• [Excerpted text]
= = = = = = =

Despite similar frustration with implementation of the new prescription drug benefit, more than 26 million seniors with Medicare have enrolled and now have prescription drug coverage. In addition, premiums today are lower than Congress had originally expected because of the differences between prospective prescription drug plans and the competition created by free market forces. The average premiums paid by senior citizens for their prescription drug benefits are a third less than expected at $25 per month, substantially lower than the prior estimate of $37 per month.

In New Jersey alone — from Jan. 21 through March 18 — more than 225,000 seniors enrolled and have federally subsidized drug coverage for the first time. These are people who signed up for the stand-alone prescription drug plans, presumably because they didn't have access to creditable coverage through federal or private employer retiree drug coverage, Medicare Advantage or Medicaid.

By the end of the enrollment period, the Department of Health and Human Services estimates that 89 percent of New Jersey's Medicare beneficiaries will have prescription drug coverage. That figure increases to 93 percent in the 4th District that I represent. I am optimistic they are right.

= = = = = = =

• [Given data]

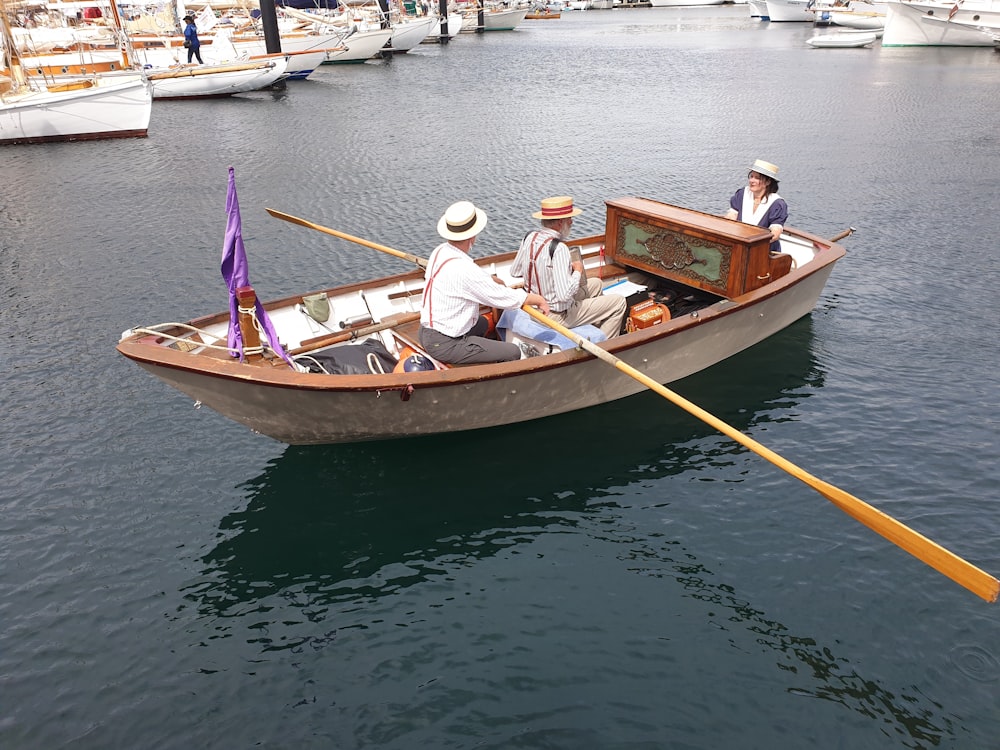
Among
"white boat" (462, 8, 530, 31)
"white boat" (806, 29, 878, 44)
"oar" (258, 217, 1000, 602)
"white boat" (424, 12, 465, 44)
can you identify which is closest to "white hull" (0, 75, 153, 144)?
"oar" (258, 217, 1000, 602)

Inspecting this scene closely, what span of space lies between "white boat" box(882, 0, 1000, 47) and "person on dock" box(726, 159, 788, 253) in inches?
2128

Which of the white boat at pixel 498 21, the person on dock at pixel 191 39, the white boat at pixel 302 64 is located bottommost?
the white boat at pixel 302 64

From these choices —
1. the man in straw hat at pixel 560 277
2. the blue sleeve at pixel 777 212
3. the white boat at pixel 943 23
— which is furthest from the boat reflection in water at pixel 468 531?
the white boat at pixel 943 23

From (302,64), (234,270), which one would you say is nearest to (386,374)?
(234,270)

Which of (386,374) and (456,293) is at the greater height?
(456,293)

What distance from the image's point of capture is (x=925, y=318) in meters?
13.4

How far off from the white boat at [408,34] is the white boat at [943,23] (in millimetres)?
34585

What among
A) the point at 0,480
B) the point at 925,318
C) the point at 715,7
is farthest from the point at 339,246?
the point at 715,7

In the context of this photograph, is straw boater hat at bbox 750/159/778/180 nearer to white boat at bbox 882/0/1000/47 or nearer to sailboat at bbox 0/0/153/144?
sailboat at bbox 0/0/153/144

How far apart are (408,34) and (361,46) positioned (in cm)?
688

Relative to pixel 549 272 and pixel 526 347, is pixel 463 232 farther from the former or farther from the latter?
pixel 526 347

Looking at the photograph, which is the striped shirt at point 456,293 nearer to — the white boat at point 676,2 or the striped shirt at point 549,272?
the striped shirt at point 549,272

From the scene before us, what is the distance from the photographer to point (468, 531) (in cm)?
855

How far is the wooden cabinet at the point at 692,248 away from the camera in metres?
10.5
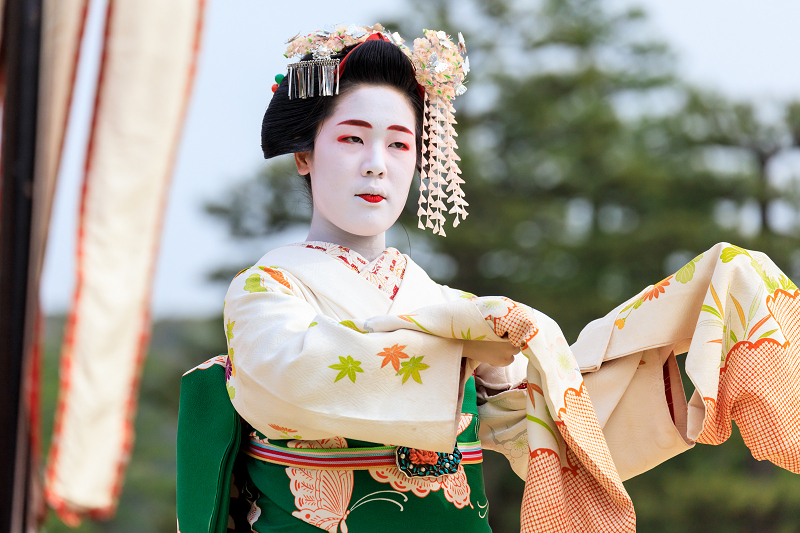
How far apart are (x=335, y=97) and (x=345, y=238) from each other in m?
0.24

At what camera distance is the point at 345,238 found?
55.4 inches

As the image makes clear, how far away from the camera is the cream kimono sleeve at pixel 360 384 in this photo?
40.4 inches

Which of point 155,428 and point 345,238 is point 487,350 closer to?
point 345,238

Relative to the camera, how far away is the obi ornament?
1.38 metres

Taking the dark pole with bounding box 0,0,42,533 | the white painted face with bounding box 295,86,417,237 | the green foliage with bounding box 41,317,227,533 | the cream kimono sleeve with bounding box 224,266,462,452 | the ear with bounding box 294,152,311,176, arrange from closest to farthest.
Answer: the dark pole with bounding box 0,0,42,533 < the cream kimono sleeve with bounding box 224,266,462,452 < the white painted face with bounding box 295,86,417,237 < the ear with bounding box 294,152,311,176 < the green foliage with bounding box 41,317,227,533

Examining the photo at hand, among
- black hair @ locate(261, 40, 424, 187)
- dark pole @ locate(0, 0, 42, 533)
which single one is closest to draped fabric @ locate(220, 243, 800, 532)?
black hair @ locate(261, 40, 424, 187)

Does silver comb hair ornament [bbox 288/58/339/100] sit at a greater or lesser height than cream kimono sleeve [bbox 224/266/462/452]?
greater

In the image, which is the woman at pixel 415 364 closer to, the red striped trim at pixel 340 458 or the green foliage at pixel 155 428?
the red striped trim at pixel 340 458

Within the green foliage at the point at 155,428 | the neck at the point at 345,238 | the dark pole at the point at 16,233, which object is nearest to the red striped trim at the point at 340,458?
the neck at the point at 345,238

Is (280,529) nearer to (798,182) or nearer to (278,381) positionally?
(278,381)

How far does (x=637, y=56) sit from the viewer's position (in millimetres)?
8289

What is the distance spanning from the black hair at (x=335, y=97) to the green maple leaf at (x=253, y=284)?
29 cm

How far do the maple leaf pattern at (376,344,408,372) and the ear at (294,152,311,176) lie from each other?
1.70 feet

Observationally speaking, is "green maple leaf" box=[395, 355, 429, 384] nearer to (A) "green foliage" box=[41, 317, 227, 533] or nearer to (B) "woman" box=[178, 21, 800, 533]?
(B) "woman" box=[178, 21, 800, 533]
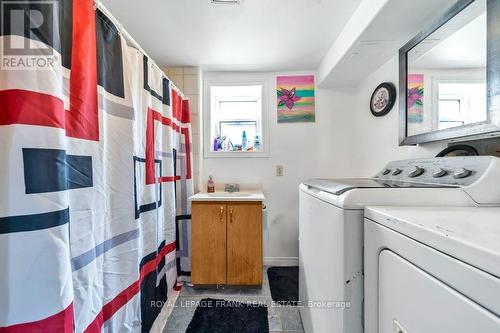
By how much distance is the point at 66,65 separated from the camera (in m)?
0.68

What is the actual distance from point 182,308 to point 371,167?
1.98 metres

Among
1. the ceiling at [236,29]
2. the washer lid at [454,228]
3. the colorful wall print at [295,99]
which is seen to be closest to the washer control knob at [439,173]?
the washer lid at [454,228]

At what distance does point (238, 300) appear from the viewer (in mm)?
1589

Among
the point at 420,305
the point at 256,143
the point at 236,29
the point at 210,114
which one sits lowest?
the point at 420,305

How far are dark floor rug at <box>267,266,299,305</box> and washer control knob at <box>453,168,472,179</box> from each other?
1.38 m

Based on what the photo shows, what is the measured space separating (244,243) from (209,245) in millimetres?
298

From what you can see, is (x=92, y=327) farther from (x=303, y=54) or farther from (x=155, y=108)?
(x=303, y=54)

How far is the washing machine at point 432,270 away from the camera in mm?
319

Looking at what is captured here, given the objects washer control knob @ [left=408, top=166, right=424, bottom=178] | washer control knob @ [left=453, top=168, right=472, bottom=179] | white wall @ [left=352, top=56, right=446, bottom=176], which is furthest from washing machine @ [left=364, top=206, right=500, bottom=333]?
white wall @ [left=352, top=56, right=446, bottom=176]

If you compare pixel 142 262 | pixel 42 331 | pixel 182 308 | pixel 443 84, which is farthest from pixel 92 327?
pixel 443 84

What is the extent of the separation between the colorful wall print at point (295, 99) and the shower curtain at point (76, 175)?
132 centimetres

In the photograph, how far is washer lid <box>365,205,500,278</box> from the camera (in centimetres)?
32

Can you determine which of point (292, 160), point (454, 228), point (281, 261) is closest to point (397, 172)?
point (454, 228)

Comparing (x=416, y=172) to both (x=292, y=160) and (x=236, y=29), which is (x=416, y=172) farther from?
(x=236, y=29)
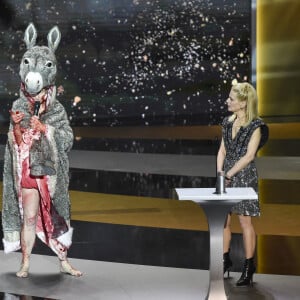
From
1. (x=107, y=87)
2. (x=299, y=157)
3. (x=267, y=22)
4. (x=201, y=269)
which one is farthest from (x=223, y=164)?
(x=267, y=22)

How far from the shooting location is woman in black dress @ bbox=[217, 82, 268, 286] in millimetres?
5492

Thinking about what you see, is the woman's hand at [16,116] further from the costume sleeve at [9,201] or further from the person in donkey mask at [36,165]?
the costume sleeve at [9,201]

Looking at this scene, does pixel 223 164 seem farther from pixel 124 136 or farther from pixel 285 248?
pixel 124 136

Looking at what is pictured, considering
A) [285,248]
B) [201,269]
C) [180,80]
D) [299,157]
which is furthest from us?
[180,80]

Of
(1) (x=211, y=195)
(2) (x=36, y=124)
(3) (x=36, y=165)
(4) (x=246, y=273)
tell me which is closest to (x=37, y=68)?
(2) (x=36, y=124)

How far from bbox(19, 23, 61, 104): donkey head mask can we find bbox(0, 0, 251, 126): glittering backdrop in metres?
9.79

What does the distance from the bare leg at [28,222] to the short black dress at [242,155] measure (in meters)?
1.27

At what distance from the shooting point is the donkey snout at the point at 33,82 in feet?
18.4

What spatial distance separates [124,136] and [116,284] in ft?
30.8

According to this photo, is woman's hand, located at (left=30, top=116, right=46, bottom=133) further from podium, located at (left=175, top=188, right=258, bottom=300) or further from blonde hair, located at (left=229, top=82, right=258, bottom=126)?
blonde hair, located at (left=229, top=82, right=258, bottom=126)

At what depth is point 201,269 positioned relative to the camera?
19.7ft

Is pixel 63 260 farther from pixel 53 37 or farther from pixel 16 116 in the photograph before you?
pixel 53 37

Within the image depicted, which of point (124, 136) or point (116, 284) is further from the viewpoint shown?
point (124, 136)

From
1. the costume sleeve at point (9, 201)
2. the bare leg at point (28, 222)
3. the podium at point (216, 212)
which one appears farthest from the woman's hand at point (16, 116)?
the podium at point (216, 212)
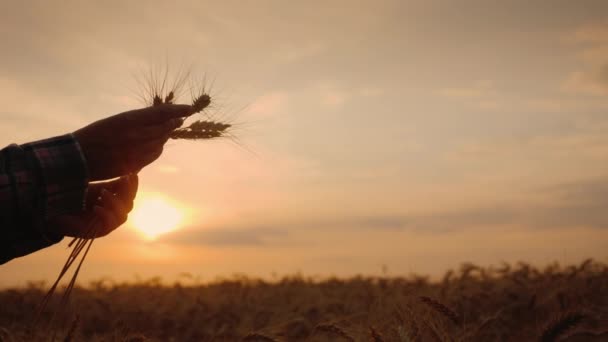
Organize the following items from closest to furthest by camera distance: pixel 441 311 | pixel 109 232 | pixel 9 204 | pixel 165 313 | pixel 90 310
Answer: pixel 9 204 < pixel 109 232 < pixel 441 311 < pixel 165 313 < pixel 90 310

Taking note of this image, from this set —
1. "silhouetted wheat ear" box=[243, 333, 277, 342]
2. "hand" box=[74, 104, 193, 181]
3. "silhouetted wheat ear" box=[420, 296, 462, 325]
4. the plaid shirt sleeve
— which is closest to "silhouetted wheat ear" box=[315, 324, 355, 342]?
"silhouetted wheat ear" box=[243, 333, 277, 342]

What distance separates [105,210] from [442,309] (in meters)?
1.64

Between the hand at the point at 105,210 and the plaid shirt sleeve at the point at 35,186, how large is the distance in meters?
0.16

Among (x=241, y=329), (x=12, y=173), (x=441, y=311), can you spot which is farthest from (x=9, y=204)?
(x=241, y=329)

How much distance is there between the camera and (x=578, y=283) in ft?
17.4

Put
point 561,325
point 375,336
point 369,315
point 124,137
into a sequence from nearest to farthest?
point 124,137 → point 375,336 → point 561,325 → point 369,315

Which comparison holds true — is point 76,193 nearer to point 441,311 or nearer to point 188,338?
point 441,311

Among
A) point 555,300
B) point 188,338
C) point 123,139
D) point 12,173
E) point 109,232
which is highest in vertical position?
point 123,139

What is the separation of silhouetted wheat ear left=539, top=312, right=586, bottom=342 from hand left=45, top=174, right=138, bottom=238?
1.90 meters

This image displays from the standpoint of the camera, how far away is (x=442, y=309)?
2770mm

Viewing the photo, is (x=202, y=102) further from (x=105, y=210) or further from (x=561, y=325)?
(x=561, y=325)

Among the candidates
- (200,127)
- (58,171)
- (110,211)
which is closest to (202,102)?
(200,127)

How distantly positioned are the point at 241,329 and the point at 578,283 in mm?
3289

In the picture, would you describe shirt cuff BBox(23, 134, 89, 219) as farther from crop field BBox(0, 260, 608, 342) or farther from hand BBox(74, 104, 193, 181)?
crop field BBox(0, 260, 608, 342)
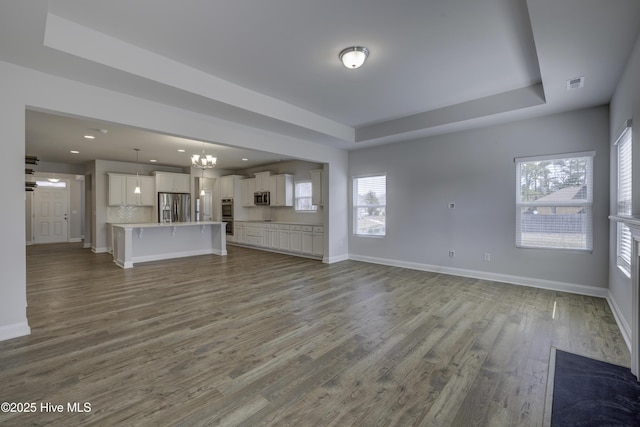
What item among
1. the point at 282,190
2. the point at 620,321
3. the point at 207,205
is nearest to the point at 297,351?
the point at 620,321

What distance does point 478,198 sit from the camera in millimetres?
5047

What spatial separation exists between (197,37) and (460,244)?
16.7 ft

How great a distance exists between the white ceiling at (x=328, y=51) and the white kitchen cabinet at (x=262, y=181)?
4.43 metres

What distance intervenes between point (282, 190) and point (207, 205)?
11.2 feet

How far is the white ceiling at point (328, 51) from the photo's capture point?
2355 mm

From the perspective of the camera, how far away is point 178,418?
1.72 metres

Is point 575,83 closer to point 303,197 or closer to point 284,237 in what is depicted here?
point 303,197

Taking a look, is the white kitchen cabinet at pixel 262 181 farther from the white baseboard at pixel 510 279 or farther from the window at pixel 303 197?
the white baseboard at pixel 510 279

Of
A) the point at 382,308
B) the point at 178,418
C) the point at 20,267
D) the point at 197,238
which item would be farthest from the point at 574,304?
the point at 197,238

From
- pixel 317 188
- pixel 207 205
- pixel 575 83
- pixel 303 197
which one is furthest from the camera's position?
pixel 207 205

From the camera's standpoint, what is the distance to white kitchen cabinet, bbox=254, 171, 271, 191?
899 cm

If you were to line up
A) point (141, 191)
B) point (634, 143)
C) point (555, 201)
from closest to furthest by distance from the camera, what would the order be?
point (634, 143) < point (555, 201) < point (141, 191)

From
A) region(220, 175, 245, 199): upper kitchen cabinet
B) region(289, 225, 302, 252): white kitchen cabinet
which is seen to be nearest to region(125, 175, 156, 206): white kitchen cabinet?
region(220, 175, 245, 199): upper kitchen cabinet

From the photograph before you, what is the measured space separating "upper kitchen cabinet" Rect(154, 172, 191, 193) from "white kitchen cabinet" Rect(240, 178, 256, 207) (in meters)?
1.79
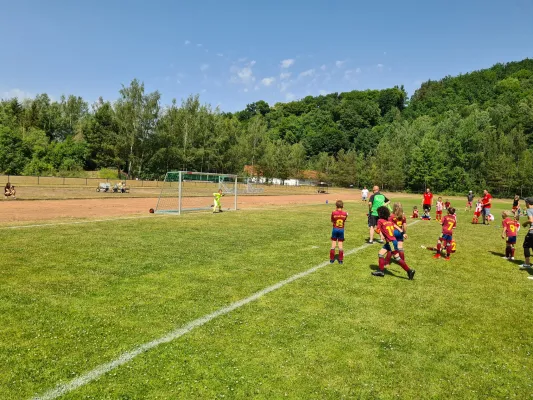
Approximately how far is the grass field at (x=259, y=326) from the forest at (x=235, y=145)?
63.2 metres

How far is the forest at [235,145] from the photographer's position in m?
67.7

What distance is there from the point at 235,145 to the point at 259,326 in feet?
265

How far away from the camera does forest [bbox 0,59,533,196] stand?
67.7 metres

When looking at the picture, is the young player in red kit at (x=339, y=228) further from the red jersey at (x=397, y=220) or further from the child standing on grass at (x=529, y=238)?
the child standing on grass at (x=529, y=238)

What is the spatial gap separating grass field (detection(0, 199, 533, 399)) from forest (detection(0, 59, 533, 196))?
63.2 m

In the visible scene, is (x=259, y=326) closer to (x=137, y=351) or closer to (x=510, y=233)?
(x=137, y=351)

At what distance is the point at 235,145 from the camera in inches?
3324

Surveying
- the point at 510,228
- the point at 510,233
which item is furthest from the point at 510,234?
the point at 510,228

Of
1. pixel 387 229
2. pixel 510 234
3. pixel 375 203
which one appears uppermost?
pixel 375 203

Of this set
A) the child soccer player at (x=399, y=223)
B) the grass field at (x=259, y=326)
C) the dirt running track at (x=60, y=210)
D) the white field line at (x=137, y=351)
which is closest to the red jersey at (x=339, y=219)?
the grass field at (x=259, y=326)

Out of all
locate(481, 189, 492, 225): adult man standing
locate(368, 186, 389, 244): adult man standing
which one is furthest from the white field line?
locate(481, 189, 492, 225): adult man standing

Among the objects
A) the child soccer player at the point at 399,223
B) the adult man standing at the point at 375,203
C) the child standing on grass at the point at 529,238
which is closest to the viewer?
the child soccer player at the point at 399,223

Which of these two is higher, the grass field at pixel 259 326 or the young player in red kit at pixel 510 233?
the young player in red kit at pixel 510 233

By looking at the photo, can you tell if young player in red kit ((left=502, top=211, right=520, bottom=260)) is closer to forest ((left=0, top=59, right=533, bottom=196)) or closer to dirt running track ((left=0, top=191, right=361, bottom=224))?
dirt running track ((left=0, top=191, right=361, bottom=224))
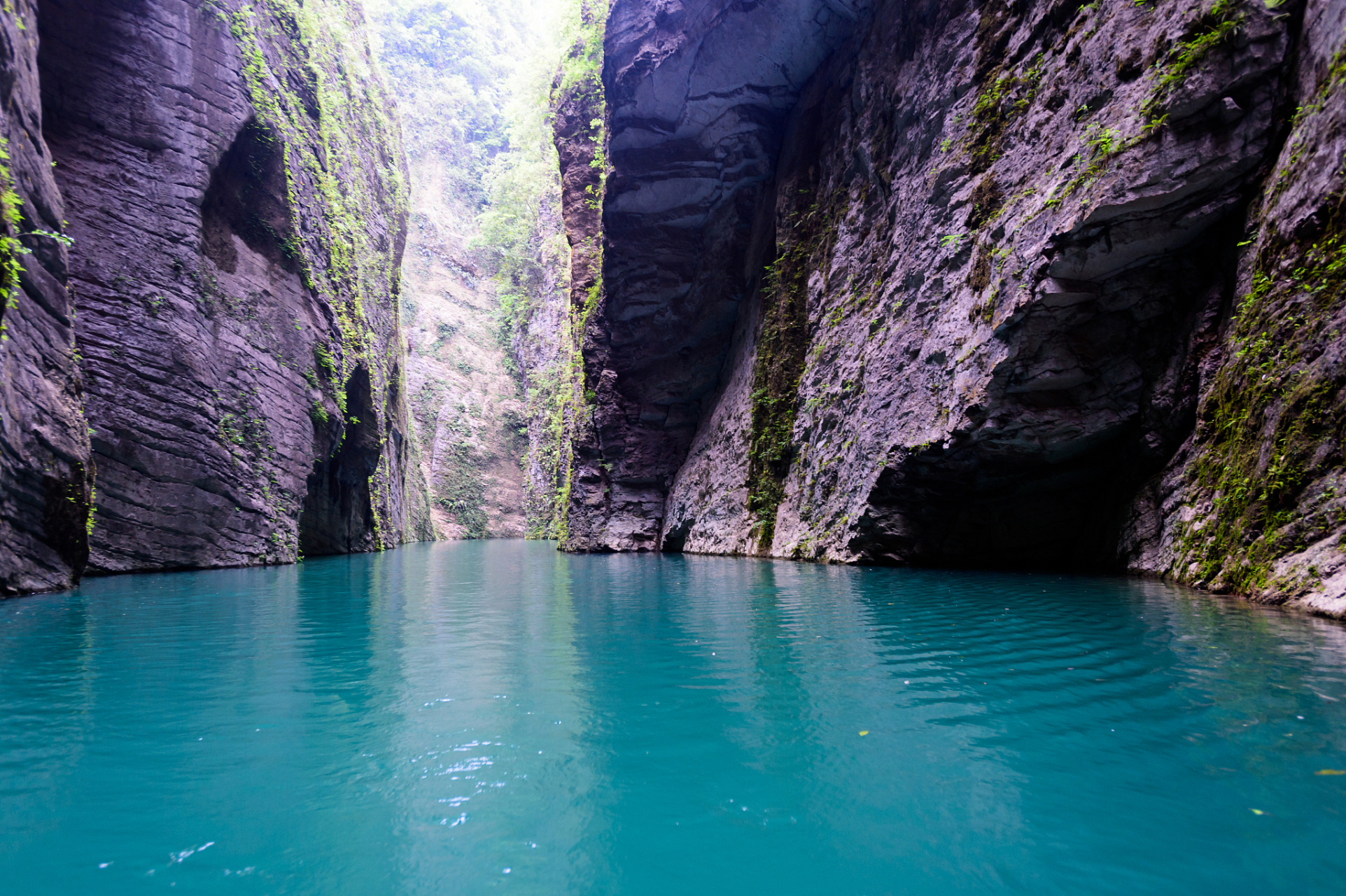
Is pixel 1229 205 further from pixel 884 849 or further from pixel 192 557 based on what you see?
pixel 192 557

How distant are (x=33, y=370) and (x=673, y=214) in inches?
558

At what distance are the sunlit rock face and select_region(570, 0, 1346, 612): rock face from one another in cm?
10

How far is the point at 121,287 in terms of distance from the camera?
11.7m

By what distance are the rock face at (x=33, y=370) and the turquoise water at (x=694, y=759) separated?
12.1ft

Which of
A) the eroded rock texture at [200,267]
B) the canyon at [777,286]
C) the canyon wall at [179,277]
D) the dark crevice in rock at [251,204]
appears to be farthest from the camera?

= = = = = = =

• [Activity list]
1) Summarize the text on the Medicare prescription drug benefit in two sentences.
2) Write the passage that comes next in the text on the Medicare prescription drug benefit, picking up after its final sentence.
The items play no part in any of the tasks.

• [Answers for the exercise]
1) More than 26 million seniors with Medicare have enrolled in the new prescription drug benefit, and average premiums are $25 per month, a third less than the $37 originally estimated. In New Jersey, more than 225,000 seniors gained federally subsidized drug coverage for the first time between Jan. 21 and March 18, and the Department of Health and Human Services estimates that 89 percent of the state's Medicare beneficiaries, and 93 percent in the 4th District, will have coverage by the end of enrollment.

2)
A survey by Ayres McHenry and Associates found that nine out of 10 seniors eligible for Medicaid and Medicare ("dual eligibles") reported having no problems using the new Medicare prescription drug benefit. Eighty percent said the program covers the prescription drugs they need, while three-fifths of seniors say they are saving money with the new benefit.

Despite some of the difficulties caused by the setup of the program, two-thirds of self-enrolled seniors said that benefits are worth the time and effort they put in to evaluating the many drug plans. Nearly 70 percent of those who have enrolled would recommend that other seniors sign up for the benefit. Self-enrolled seniors would recommend that other seniors sign up by a 65 percent to 8 percent margin (18 percent say it depends on the circumstances), up from a 56 percent to 9 percent margin in December.

It is important that seniors, including the 1.2 million Medicare beneficiaries in New Jersey, who are deciding whether to join the new program examine some critical factors that will help them make an informed decision that is best for their own needs and those of their families. Retirees who are already covered by a generous employer prescription drug plan might not wish to give up their existing plan to enroll in Part D. That is another benefit of a program that offers choices and flexibility — people are empowered to choose an option that best fits their individual needs.

With the onset of a new federal program as large as Medicare Part D, which provides $800 billion for prescription drug coverage for our nation's seniors, there will be some initial growing pains. There is little doubt, however, that such an infusion of federal support will ensure that many will receive medications they otherwise would have not been able to afford. These are real people getting real drugs because of the creation of this plan.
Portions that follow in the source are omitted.